Aim of the exercise: Quote every one of the records below word for word, omitting the pictures.

Questions on pictured scenes:
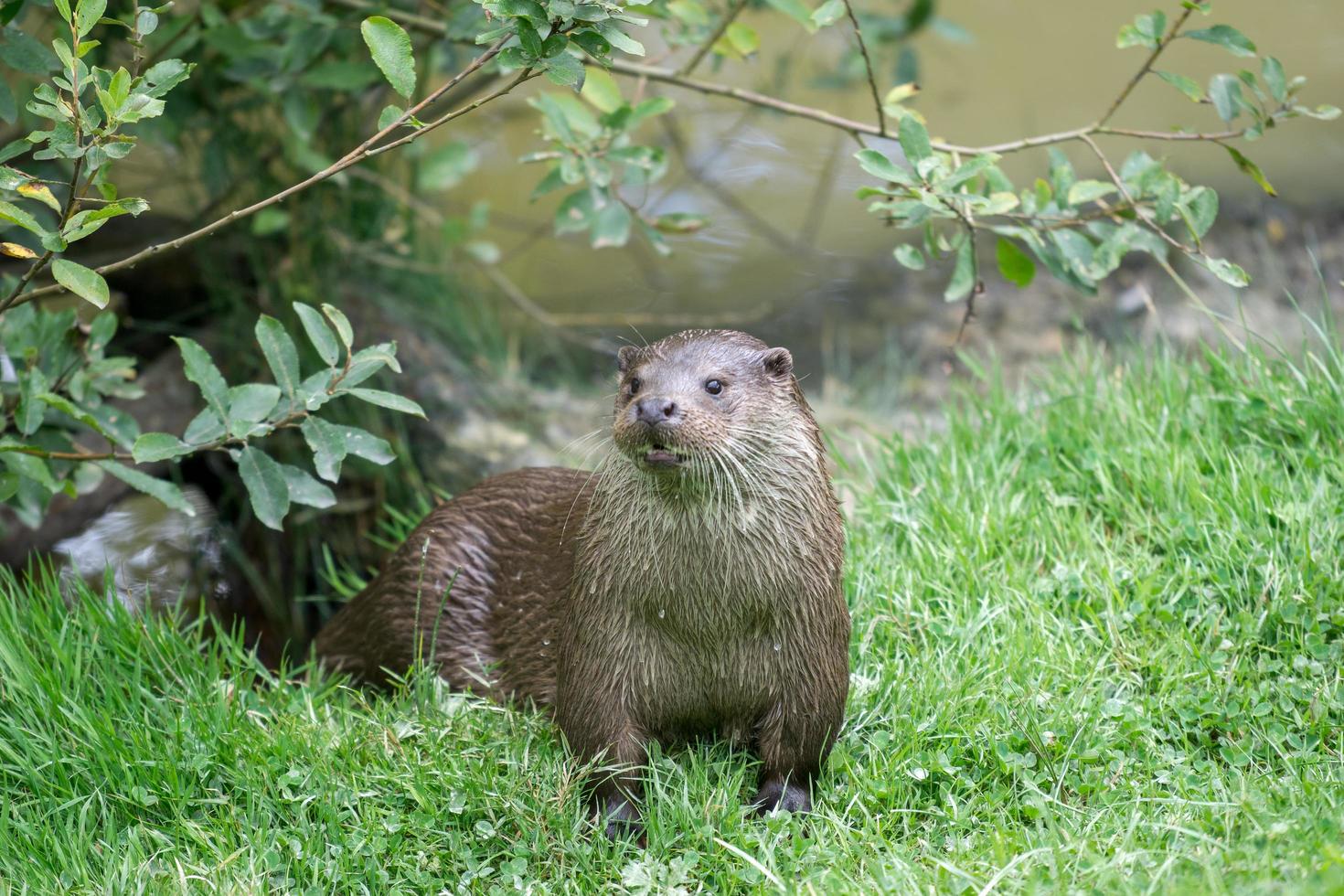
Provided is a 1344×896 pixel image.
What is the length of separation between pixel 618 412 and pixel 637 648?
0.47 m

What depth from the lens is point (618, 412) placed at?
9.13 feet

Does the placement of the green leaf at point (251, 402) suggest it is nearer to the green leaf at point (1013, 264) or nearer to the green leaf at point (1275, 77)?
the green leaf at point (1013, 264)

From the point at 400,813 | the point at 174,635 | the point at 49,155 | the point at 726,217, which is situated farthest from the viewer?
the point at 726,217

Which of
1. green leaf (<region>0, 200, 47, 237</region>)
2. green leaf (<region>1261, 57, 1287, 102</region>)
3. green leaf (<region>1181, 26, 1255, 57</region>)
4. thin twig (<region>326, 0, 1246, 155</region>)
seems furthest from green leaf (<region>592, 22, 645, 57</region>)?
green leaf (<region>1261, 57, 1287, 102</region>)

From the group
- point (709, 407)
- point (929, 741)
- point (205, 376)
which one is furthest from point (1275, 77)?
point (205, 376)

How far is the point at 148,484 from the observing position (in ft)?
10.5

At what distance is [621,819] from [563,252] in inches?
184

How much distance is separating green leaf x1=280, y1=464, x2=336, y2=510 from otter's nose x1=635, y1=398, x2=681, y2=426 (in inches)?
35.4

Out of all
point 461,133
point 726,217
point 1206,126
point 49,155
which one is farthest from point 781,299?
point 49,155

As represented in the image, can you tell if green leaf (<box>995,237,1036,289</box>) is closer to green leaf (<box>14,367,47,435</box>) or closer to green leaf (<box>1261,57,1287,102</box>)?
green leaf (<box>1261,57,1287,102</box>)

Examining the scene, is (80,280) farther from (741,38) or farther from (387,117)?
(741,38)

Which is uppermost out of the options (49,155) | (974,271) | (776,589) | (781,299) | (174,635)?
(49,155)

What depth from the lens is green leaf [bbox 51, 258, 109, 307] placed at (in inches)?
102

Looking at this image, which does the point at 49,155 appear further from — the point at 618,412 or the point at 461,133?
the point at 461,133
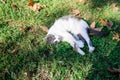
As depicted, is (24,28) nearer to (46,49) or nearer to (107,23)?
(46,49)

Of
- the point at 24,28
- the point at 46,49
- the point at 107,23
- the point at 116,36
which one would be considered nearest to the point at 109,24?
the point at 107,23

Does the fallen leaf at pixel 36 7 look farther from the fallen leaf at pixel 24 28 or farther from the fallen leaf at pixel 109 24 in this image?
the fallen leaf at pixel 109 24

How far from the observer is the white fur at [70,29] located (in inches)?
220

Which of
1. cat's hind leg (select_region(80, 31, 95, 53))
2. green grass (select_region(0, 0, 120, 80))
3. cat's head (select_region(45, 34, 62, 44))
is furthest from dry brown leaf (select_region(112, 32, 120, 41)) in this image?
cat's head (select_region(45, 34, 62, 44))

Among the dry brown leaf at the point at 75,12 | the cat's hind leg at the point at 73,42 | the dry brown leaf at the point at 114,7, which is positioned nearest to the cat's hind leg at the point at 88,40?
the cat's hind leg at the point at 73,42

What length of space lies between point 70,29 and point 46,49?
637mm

Finished exercise:
Provided is a 1344×896 pixel image.
What is the length of separation between pixel 618 412 and pixel 637 648?
0.47 m

What depth from the lens is point (618, 412) placed at?
9.13 feet

Does the placement of the green leaf at point (251, 402) suggest it is nearer to the green leaf at point (1013, 264) or nearer to the green leaf at point (1275, 77)?
the green leaf at point (1013, 264)

From the point at 400,813 | the point at 174,635 | the point at 49,155 | the point at 726,217, which is situated farthest from the viewer?
the point at 726,217

Which of
1. green leaf (<region>0, 200, 47, 237</region>)
2. green leaf (<region>1261, 57, 1287, 102</region>)
3. green leaf (<region>1181, 26, 1255, 57</region>)
4. thin twig (<region>326, 0, 1246, 155</region>)
seems furthest from green leaf (<region>592, 22, 645, 57</region>)?
green leaf (<region>1261, 57, 1287, 102</region>)

From the group
- point (709, 407)
- point (929, 741)
- point (205, 376)
which one is furthest from point (1275, 77)?
point (205, 376)

How far is the point at 148,484 from the observing position (in ft)?
10.5

At what distance is [621,819] from [563,252] in inches?
184

How much distance is separating green leaf x1=280, y1=464, x2=336, y2=510 from otter's nose x1=635, y1=398, x2=681, y2=426 (in inches)?
35.4

Out of all
point 461,133
point 726,217
point 1206,126
point 49,155
which one is farthest from point 781,299?
point 49,155

As represented in the image, can you tell if green leaf (<box>995,237,1036,289</box>) is closer to green leaf (<box>14,367,47,435</box>) or closer to green leaf (<box>1261,57,1287,102</box>)?
green leaf (<box>1261,57,1287,102</box>)

Examining the scene, is (80,280) farther from (741,38) or farther from (387,117)?
(741,38)

Which is uppermost out of the options (49,155) | (974,271) | (776,589) | (781,299) | (174,635)?
(49,155)

What depth from the lens is green leaf [bbox 51, 258, 109, 307] placed at (in inches)?
102

Looking at this image, which does the point at 49,155 appear further from — the point at 618,412 or the point at 461,133?
the point at 461,133
As depicted, is (24,28) nearer to (46,49) or nearer to (107,23)?
(46,49)

Of
- the point at 24,28
- the point at 46,49
- the point at 107,23
- the point at 116,36
which one would be considered nearest to the point at 109,24?
the point at 107,23

Does the fallen leaf at pixel 36 7 look farther from the fallen leaf at pixel 24 28 or farther from the fallen leaf at pixel 109 24 in this image?
the fallen leaf at pixel 109 24

How far from the observer is the white fur at [70,29] located (in inches)?
220

Which of
1. cat's hind leg (select_region(80, 31, 95, 53))
2. green grass (select_region(0, 0, 120, 80))
3. cat's head (select_region(45, 34, 62, 44))
is furthest from dry brown leaf (select_region(112, 32, 120, 41)) in this image?
cat's head (select_region(45, 34, 62, 44))

Among the dry brown leaf at the point at 75,12 | the cat's hind leg at the point at 73,42 | the dry brown leaf at the point at 114,7, which is positioned nearest to the cat's hind leg at the point at 88,40?
the cat's hind leg at the point at 73,42

What length of space lies between point 70,29 and point 46,49?
637mm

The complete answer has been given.